**练习要求**.
- A) 阅读文本的代码中定义了哪几个函数?请写出全部函数名。
- B) 根据阅读文本,若有 k 个数没能插入线性基,子集异或和为 0 的方案数是多少?
- C) 从阅读文本中代码停下的地方接着写下去。

══ 阅读文本 ══

T1
NFLSOJ P3581 No more xor problems, please!
实际上是异或和是最小公倍数的倍数。我们知道异或的结果二进制位数小于等于原来的。如果两个数没有倍数关系,则其最小公倍数一定不整除其异或和,因为最小公倍数的二进制位数至少多 \(1\)。所以合法的子集要么异或和为 \(0\),要么一个数是别的所有数的倍数,然后别的数的异或和为 \(0\)。求子集异或和为 \(0\) 的方案数可以使用线性基,设有 \(k\) 个数没有成功插入线性基,则答案就是 \(2^{k} - 1\),\(-1\) 是减去空集。因此我们把每个数的因子都拎出来扔到线性基里面,就可以算这个数为最大公约数时的答案。还有一些别的细节,都在代码里。
代码
#include <iostream>
#define int long long
using namespace std;
const int P = 998244353;
inline char nc(){
static char buf[1000005],*p1=buf,*p2=buf;
return p1==p2&&(p2=(p1=buf)+fread(buf,1,1000005,stdin),p1==p2)?EOF:*p1++;
}
inline int read() {
int ret = 0;
char c = nc();
while (c < '0' || c > '9') c =nc();
while ('0' <= c && c <= '9') ret = ret * 10 + c - 48, c = nc();
return ret;
}
int n;
int a[1000005];
struct XOR_Linear_Base {
int p[20], unsec;
void Insert(int x) {
for (int i = 19; ~i; i--) {
if (x & (1 << i)) {
if (p[i])

═══
══ 所给数据 ══

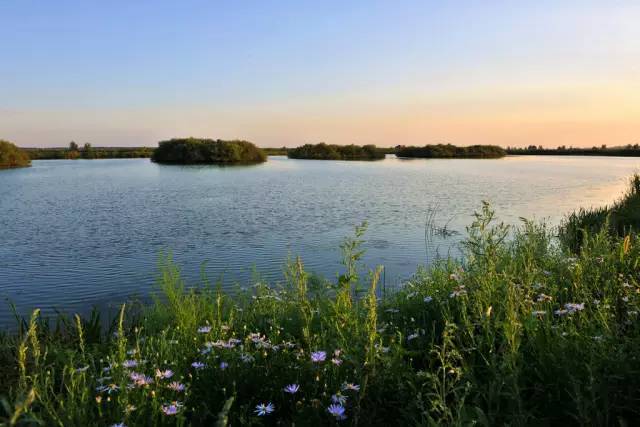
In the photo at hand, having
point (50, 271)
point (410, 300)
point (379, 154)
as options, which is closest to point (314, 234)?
point (50, 271)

═══

**参考答案**.
- A) nc、read、Insert

- B) 方案数是 2^k − 1,减去的 1 是空集。

- C)
x ^= p[i];
else {
p[i] = x;
return;
}
}
}
++unsec;
}
} p[1000005];
int qpow(int x, int y) {
int ret = 1;
while (y) {
if (y & 1)
ret = ret * x % P;
y >>= 1;
x = x * x % P;
}
return ret;
}
int ap[1000005];
int ans = 1;
int fac[1000005], ifac[1000005], inv[1000005];
void Cpre(int n) {
fac[1] = ifac[1] = inv[1] = fac[0] = ifac[0] = inv[0] = 1;
for (int i = 2; i <= n; i++) {
fac[i] = fac[i - 1] * i % P;
inv[i] = (P - P / i) * inv[P % i] % P;
ifac[i] = ifac[i - 1] * inv[i] % P;
}
}
int C(int n, int m) { return (n < 0 || m < 0 || n < m ? 0 : (fac[n] * ifac[m] % P * ifac[n - m] % P)); }
signed main() {
freopen("xor.in", "r", stdin);
freopen("xor.out", "w", stdout);
cin >> n;
for (int i = 1; i <= n; i++) {
cin >> a[i];
ap[a[i]]++;
p[0].Insert(a[i]);
}
Cpre(n);
ans = qpow(2, p[0].unsec);
for (int i = 1; i <= n; i++) {
if (ap[i]) {
for (int j = 1; j <= ap[i]; j += 2) {
ans += C(ap[i], j) * qpow(2, p[i].unsec) % P;
ans >= P ? (ans -= P) : 0;
}
for (int j = 1; i * j <= n; j++) {
if (ap[i * j]) {
for (int asdf = 1; asdf <= ap[i]; asdf++)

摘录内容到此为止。